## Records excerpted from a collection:
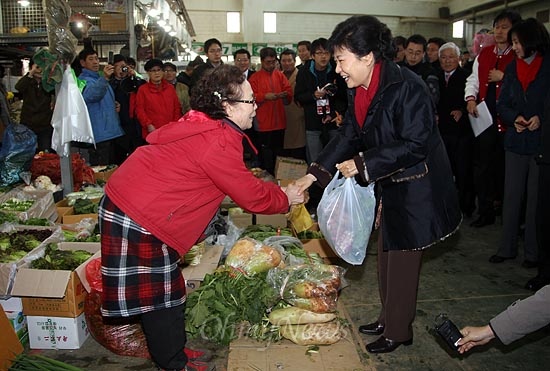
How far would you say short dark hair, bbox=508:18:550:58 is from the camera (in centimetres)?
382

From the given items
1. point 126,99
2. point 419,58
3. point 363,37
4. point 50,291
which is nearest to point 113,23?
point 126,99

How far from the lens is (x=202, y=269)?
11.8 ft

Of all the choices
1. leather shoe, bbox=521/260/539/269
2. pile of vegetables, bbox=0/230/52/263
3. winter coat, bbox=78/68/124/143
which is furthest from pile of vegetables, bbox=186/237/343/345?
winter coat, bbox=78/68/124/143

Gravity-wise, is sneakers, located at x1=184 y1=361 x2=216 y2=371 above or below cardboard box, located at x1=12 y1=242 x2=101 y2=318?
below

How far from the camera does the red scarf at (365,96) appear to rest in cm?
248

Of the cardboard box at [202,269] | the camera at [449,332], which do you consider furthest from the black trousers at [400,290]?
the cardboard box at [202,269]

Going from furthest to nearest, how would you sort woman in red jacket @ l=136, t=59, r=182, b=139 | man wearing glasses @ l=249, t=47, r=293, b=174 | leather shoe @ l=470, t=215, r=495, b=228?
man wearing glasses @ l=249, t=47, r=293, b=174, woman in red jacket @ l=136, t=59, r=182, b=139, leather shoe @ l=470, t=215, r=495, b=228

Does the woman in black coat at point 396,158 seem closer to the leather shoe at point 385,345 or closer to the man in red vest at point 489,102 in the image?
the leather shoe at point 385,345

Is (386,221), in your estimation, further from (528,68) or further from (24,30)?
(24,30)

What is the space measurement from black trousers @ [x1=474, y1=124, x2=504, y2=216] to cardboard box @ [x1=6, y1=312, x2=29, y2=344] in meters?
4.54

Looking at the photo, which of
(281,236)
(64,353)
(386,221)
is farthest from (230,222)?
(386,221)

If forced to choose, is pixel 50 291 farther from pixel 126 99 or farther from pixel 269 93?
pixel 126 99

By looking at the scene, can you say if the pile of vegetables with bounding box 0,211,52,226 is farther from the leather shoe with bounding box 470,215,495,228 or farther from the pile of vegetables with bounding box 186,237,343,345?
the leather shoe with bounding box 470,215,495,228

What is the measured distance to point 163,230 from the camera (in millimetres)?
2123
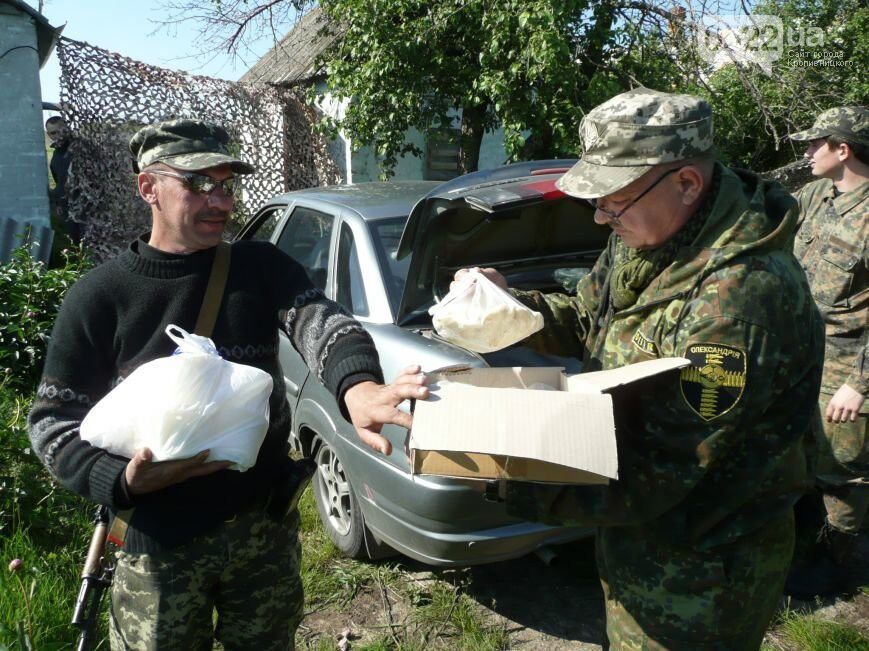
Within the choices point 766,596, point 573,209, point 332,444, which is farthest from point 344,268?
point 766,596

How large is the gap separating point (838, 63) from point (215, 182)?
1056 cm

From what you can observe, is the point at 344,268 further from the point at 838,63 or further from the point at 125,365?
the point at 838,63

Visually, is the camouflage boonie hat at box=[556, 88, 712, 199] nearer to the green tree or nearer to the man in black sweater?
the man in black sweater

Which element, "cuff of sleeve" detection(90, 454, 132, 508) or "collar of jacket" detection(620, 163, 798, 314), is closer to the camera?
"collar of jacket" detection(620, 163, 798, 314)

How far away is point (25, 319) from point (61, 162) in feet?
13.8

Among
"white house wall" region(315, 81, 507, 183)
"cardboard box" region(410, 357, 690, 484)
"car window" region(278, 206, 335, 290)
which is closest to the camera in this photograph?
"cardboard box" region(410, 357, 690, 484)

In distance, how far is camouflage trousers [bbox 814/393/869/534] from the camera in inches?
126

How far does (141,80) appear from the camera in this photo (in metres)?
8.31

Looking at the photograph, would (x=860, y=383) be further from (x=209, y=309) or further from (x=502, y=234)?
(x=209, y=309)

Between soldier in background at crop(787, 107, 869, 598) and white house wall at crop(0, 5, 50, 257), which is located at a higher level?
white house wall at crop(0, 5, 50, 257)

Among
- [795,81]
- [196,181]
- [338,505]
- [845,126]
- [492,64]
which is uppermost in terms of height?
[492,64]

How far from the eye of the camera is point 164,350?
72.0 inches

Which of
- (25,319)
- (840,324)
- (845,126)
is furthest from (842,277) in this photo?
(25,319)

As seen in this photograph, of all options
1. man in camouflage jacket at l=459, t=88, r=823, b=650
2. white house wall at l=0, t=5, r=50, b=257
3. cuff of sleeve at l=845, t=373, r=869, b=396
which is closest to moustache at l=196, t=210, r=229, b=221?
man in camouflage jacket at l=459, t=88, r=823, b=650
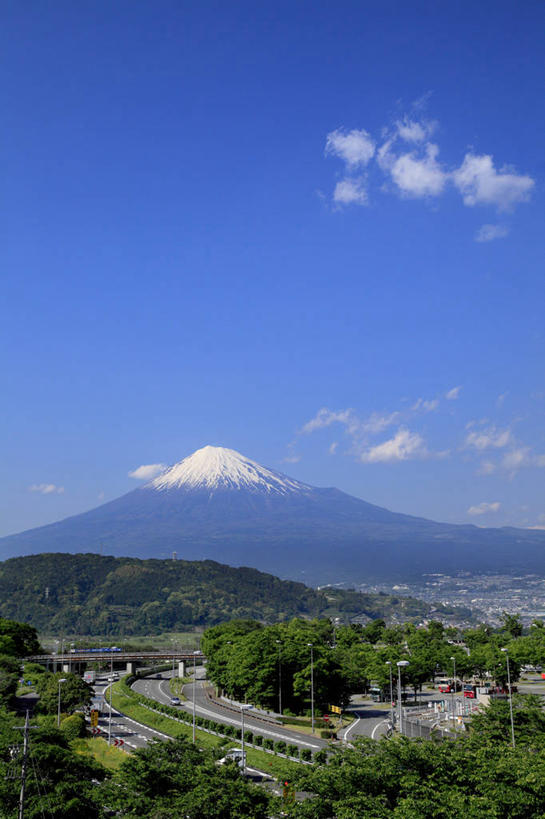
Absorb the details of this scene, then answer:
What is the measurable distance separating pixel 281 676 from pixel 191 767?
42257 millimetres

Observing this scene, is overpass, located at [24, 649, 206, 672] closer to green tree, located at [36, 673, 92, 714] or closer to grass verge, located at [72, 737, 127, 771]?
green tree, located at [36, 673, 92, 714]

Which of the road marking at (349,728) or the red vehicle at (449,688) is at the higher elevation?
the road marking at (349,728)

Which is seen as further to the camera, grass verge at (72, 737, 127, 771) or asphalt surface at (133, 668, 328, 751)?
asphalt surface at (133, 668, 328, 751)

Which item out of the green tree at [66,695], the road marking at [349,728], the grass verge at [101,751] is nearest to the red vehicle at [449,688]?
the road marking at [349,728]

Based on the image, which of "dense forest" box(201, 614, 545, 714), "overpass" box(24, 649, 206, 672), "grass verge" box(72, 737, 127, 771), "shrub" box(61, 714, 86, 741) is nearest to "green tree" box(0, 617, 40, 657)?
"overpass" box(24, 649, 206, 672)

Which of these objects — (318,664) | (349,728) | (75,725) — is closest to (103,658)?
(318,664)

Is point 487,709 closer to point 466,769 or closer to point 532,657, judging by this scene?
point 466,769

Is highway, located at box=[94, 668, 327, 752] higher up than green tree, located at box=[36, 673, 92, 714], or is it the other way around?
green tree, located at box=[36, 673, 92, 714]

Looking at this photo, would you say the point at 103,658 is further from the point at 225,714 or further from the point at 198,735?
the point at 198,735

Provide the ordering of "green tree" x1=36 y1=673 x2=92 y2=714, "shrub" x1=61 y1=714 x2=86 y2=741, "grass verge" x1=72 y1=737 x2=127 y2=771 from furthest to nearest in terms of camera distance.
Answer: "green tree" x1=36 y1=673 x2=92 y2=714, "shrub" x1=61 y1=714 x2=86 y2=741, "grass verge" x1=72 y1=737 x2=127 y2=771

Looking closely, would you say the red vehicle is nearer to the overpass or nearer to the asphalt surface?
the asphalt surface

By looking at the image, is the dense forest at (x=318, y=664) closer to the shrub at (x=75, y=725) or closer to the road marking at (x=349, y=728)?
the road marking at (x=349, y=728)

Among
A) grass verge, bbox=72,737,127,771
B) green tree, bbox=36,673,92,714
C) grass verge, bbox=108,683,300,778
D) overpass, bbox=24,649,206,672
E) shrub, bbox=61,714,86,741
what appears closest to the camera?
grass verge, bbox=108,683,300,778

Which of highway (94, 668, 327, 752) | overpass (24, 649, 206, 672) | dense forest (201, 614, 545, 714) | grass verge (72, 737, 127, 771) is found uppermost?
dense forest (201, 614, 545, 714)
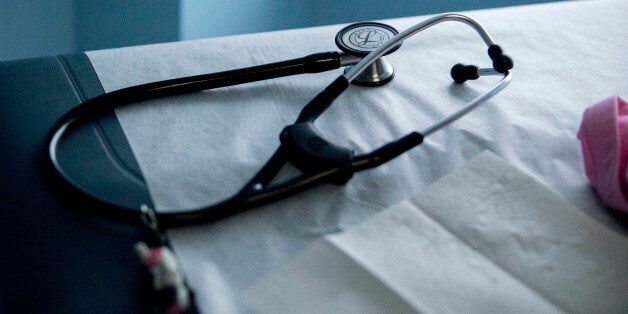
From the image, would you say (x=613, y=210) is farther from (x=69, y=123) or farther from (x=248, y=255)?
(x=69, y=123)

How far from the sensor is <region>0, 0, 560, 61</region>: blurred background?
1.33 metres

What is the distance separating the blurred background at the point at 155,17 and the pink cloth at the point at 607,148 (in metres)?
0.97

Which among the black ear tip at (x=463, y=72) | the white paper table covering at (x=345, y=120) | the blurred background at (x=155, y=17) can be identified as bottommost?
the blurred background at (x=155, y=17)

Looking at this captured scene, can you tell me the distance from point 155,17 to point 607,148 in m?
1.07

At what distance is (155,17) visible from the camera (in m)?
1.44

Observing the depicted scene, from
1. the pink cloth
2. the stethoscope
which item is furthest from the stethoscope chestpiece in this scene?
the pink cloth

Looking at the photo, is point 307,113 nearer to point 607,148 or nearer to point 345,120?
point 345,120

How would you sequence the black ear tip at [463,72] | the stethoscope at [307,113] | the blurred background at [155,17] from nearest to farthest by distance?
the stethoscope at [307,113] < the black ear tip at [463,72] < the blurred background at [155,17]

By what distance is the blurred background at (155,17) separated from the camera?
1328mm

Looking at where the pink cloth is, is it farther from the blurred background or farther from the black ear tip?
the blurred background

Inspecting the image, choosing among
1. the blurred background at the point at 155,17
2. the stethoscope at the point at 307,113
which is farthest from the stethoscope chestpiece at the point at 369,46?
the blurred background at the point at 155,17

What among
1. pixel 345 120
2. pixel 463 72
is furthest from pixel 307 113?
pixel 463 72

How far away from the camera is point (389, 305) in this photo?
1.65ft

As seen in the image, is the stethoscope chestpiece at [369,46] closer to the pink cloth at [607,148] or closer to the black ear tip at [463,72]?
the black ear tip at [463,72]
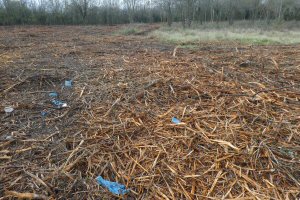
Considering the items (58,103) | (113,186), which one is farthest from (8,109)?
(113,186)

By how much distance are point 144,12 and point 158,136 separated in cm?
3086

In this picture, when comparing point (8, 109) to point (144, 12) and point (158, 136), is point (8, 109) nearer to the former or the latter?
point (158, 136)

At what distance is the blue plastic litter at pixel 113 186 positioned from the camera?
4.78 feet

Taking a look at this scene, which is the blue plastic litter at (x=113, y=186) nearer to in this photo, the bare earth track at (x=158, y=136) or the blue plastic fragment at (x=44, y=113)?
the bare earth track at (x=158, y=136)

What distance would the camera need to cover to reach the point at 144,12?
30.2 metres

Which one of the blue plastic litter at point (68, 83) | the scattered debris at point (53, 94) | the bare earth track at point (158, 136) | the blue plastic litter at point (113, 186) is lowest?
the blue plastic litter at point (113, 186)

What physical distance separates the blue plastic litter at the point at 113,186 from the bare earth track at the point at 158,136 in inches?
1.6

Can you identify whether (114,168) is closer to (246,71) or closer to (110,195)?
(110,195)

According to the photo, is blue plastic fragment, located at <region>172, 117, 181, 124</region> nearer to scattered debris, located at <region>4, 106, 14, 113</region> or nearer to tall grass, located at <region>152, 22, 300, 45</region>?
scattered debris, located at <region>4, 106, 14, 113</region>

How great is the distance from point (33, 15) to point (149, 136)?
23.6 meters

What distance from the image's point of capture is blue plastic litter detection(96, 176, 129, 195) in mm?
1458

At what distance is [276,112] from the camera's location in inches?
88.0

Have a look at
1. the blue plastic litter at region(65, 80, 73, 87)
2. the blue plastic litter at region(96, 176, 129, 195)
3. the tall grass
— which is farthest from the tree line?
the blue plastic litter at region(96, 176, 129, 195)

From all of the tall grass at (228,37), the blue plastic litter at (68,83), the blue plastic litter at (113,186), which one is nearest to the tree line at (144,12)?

## What to do:
Find the line containing "Considering the items" in the material above. Print it and every line after it through the end, exactly and only those.

## Reply:
Considering the items (58,103) | (113,186), which one is farthest from (8,109)?
(113,186)

By how much distance are point 144,12 and point 158,136 separated in cm?
3086

In this picture, when comparing point (8, 109) to point (144, 12) and point (158, 136), is point (8, 109) nearer to the former or the latter?
point (158, 136)

At what distance is the blue plastic litter at pixel 113 186 positioned from the camera?
4.78 feet

Taking a look at this scene, which is the blue plastic litter at (x=113, y=186) nearer to in this photo, the bare earth track at (x=158, y=136) or the blue plastic fragment at (x=44, y=113)?
the bare earth track at (x=158, y=136)

What distance would the camera need to cover to reach the point at 144,12?
30.2 metres

Which one of the blue plastic litter at point (68, 83) | the scattered debris at point (53, 94) | the bare earth track at point (158, 136) | the blue plastic litter at point (113, 186) is lowest?
the blue plastic litter at point (113, 186)

What physical distance separates the blue plastic litter at the point at 113,186 from the bare earth track at the point at 158,136 in inches?
1.6

Can you identify whether (114,168) is closer to (246,71) or closer to (110,195)?
(110,195)

According to the photo, is blue plastic fragment, located at <region>172, 117, 181, 124</region> nearer to scattered debris, located at <region>4, 106, 14, 113</region> or nearer to tall grass, located at <region>152, 22, 300, 45</region>?
scattered debris, located at <region>4, 106, 14, 113</region>

How great is the distance from point (33, 15) to point (149, 136)?
23.6 meters

What distance from the image's point of capture is blue plastic litter detection(96, 176, 129, 195) in mm?
1458

At what distance is [276,112] from the camera's location in inches?
88.0

Have a look at
1. the blue plastic litter at region(65, 80, 73, 87)
2. the blue plastic litter at region(96, 176, 129, 195)
3. the tall grass
— which is farthest from the tree line?
the blue plastic litter at region(96, 176, 129, 195)

From all of the tall grass at (228,37), the blue plastic litter at (68,83), the blue plastic litter at (113,186), which one is nearest to the tree line at (144,12)?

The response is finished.